Virumaa college researchers will present a study at the EuroScience Open Forum, Europe's largest scientific forum, on how to prepare source materials for other branches of the chemical industry when co-processing oil shale with organic materials such as plastic waste, scrap, tire chips, foam rubber, artificial turf or wind turbine blades.

A pyrolysis process suitable for oil shale is used to recycle plastic waste, i.e. heating the material in a closed retort without air access.

For this purpose, a special pyrolysis process suitable for oil shale developed in Estonia is used, i.e. heating the material in a closed retort without air access. In co-pyrolysis gas, oil, solid residue, or semi-coke are produced, all of which can find practical use in the energy, chemical, or building materials industries.

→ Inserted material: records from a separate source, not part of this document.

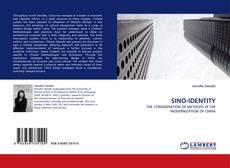 Bookcover of SINO-IDENTITY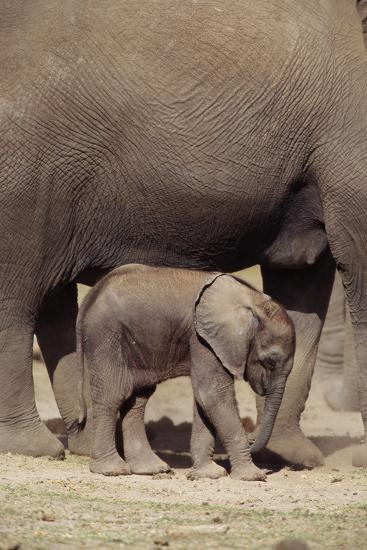 Elephant Baby by Mother-DLILLC-Photographic Print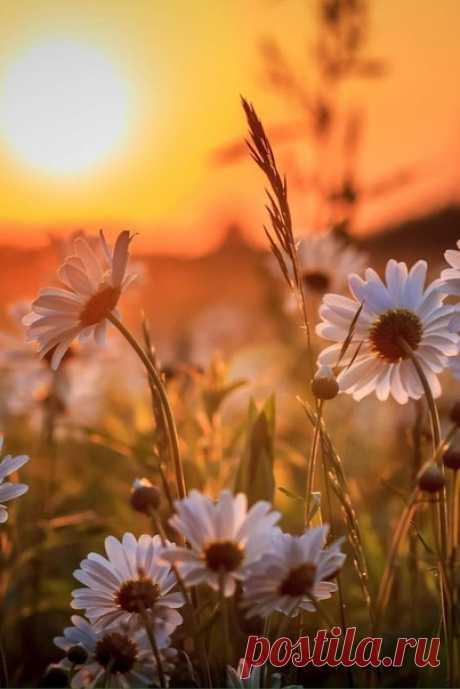 Пусть это лето будет солнышком согрето ...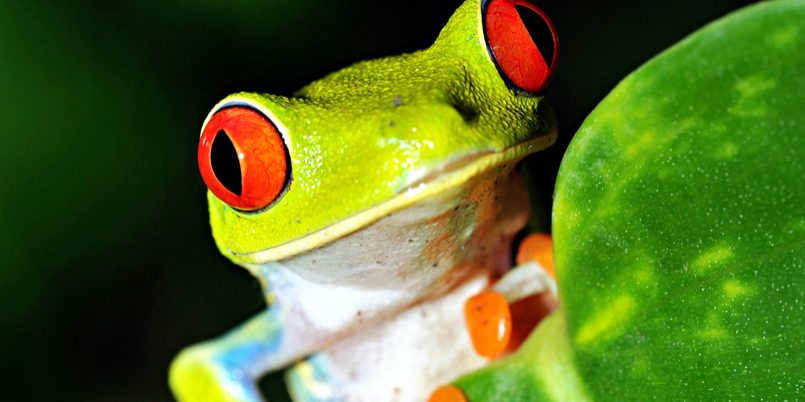 red-eyed-green-tree-or-gaudy-leaf-frog-curiously-looking-over-by-worldswildlifewonders-via-shutterstock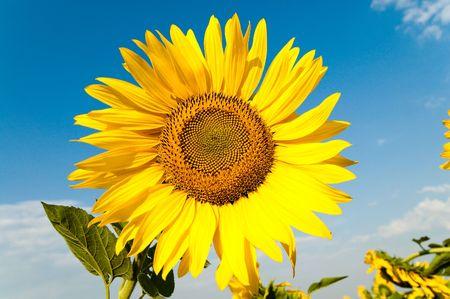 beautiful sunflower on the field Stock Photo - 5563290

What makes the development project special is that the co-pyrolysis of oil shale and waste can now be applied industrially in the Estonian oil shale industry, and no new equipment is required. Materials used in co-pyrolysis, as a rule, do not need pre-sorting, cleaning, or washing, which makes this method effective and non-consuming additional energy.

Co-pyrolysis studies received recognition for the best development work of the Tallinn University of Technology in 2021. Member of the evaluation jury, vice-rector for entrepreneurship Sven Illing praised the development and its great potential for the Estonian industry. Hella Riisalu, the senior researcher at the Oil Shale Competence Centre at Virumaa College, noted that the whole group is very satisfied with the results of the work, as it is progress in the circular economy. "In addition, the whole study is the basis for the real implementation of the principles of both the green transition and the circular economy in cooperation with the oil shale industry and other sectors, using existing technology," noted Riisalu.

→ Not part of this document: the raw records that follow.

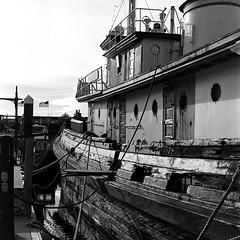 Old Tug Boat at Bremerton Marina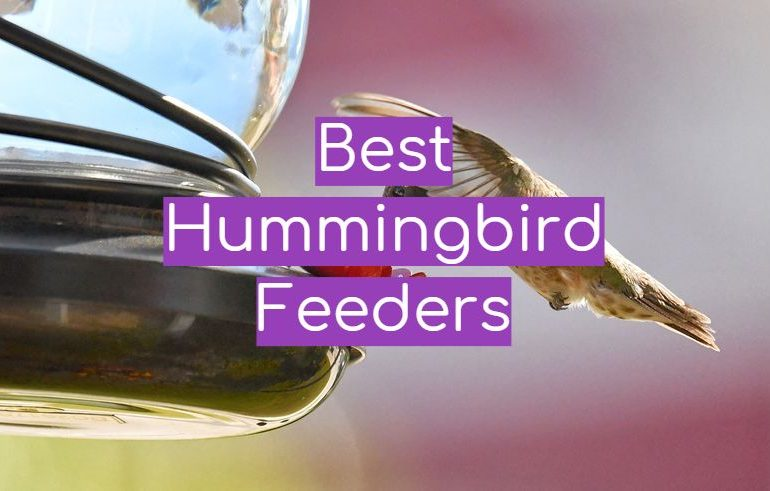 5 Best Hummingbird Feeders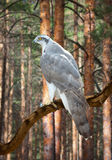 Goshawk  in pine forest Stock Photos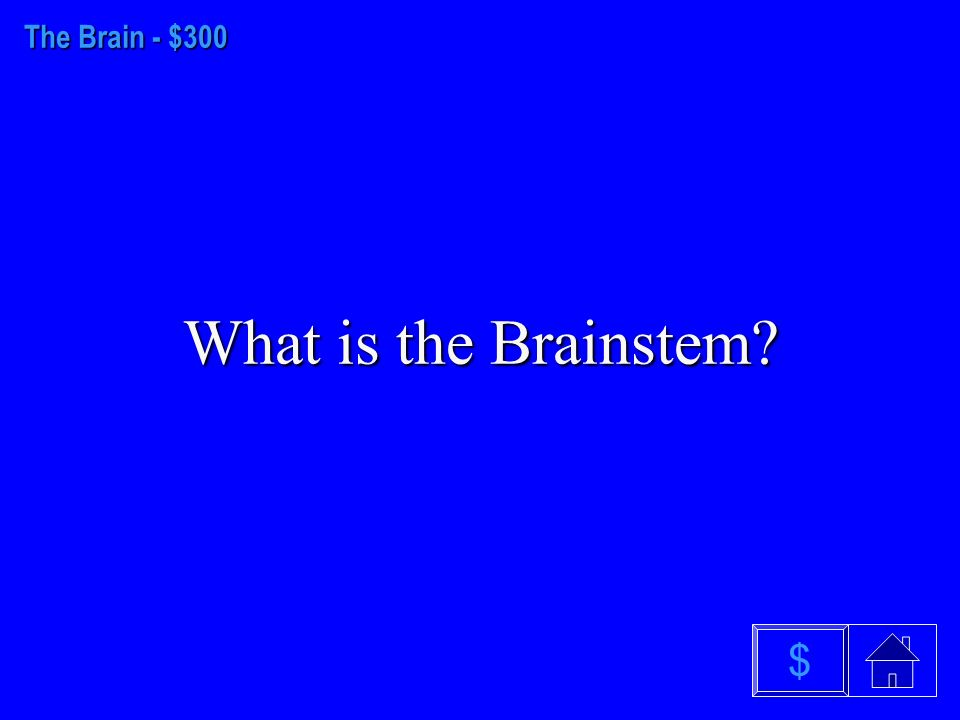 The Brain - $200 What is the Hypothalamus $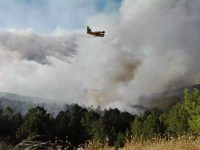 Navasfrias - Incendio Sierra de Gata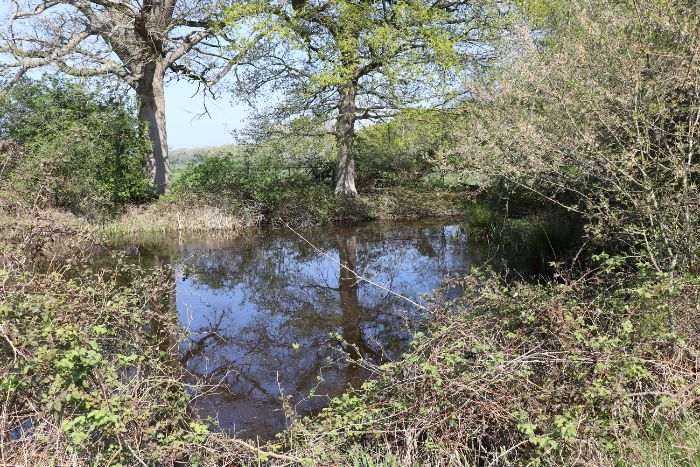 Kentish Stour Countryside Partnership looking for ponds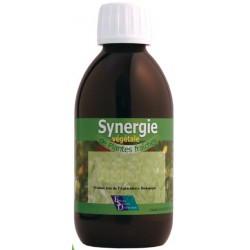 Synergie Du Fumeur (Bio) -...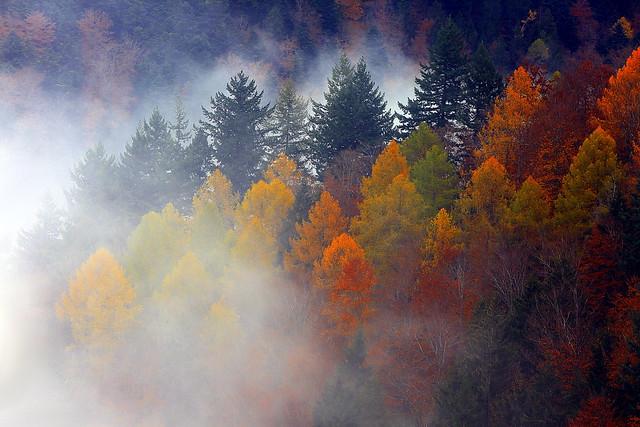 Bunt Gemischter Forst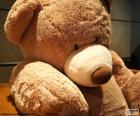 Grote Teddy beer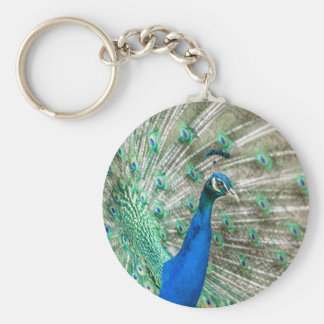 Indian Peacock Key Ring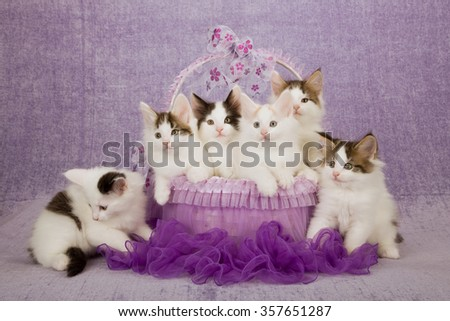 Six Norwegian Forest Cat kittens sitting inside purple tutu decorated basket on light purple background  - stock photo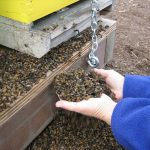 #STOPPTBAYER! Laut Bundesregierung sollen Bienen nicht zur Gefahr für Chemiegiganten werden! - Jonathan Lundgren, WHO Could Destroy Bayer-Monsanto And Change The World…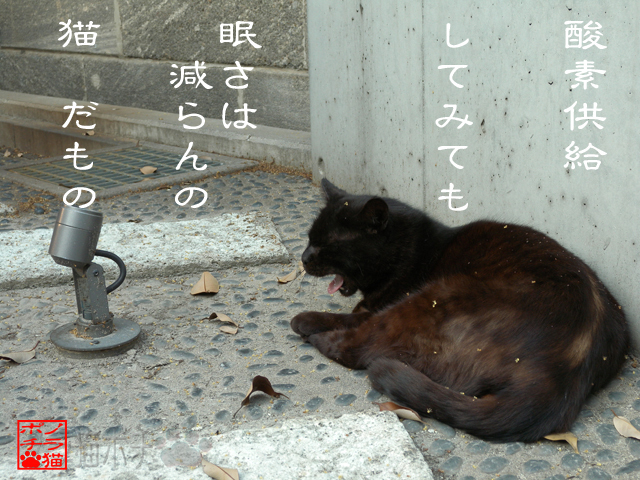 不眠と無縁な猫なのにゃん.jpg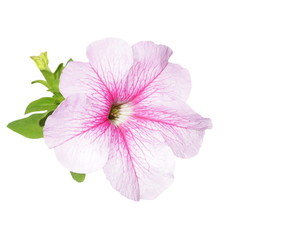 Beautiful flower, petunia flowers isolated on white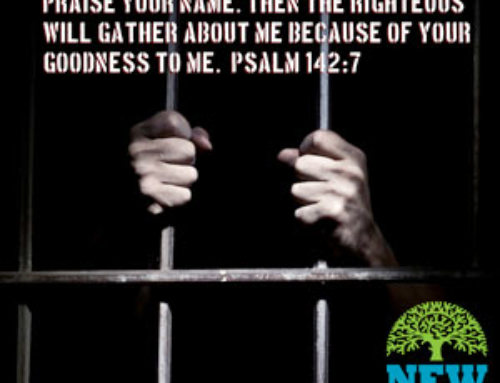 Whom God sets Free is Free Indeed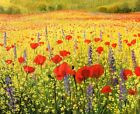 Wall art Canvas HD print Poppy Landscape Oil Painting printed on canvas L052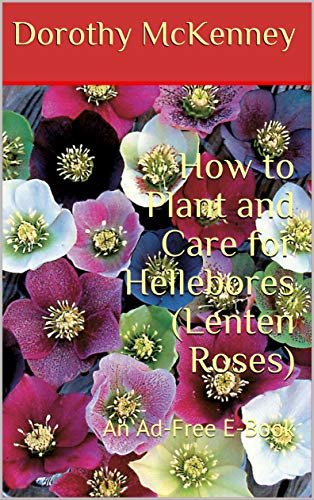 How To Plant And Care For Hellebores Lenten Roses An Ad Free E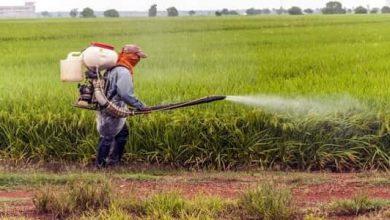 Photo of فوائد المبيدات الحشرية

On June 30, 2022, Olga Pihl, head of the research group of the Fuels Technology Laboratory at Virumaa college, successfully defended the scientific work "Co-pyrolysis of Estonian oil shale with polymer waste". The research is carried out within the framework of the project "Valuing oil shale (products) and expanding the field of activity of the Oil Shale Competence Centre" funded by the European Union Regional Development Fund.

Professor Allan Niidu, Ph.D. thesis supervisor, and Olga Pihl will present the results of the research and development project on co-pyrolysis of polymeric waste in the Estonian booth at the EuroScience Open Forum, Europe's largest research forum, already on 14 July 2022.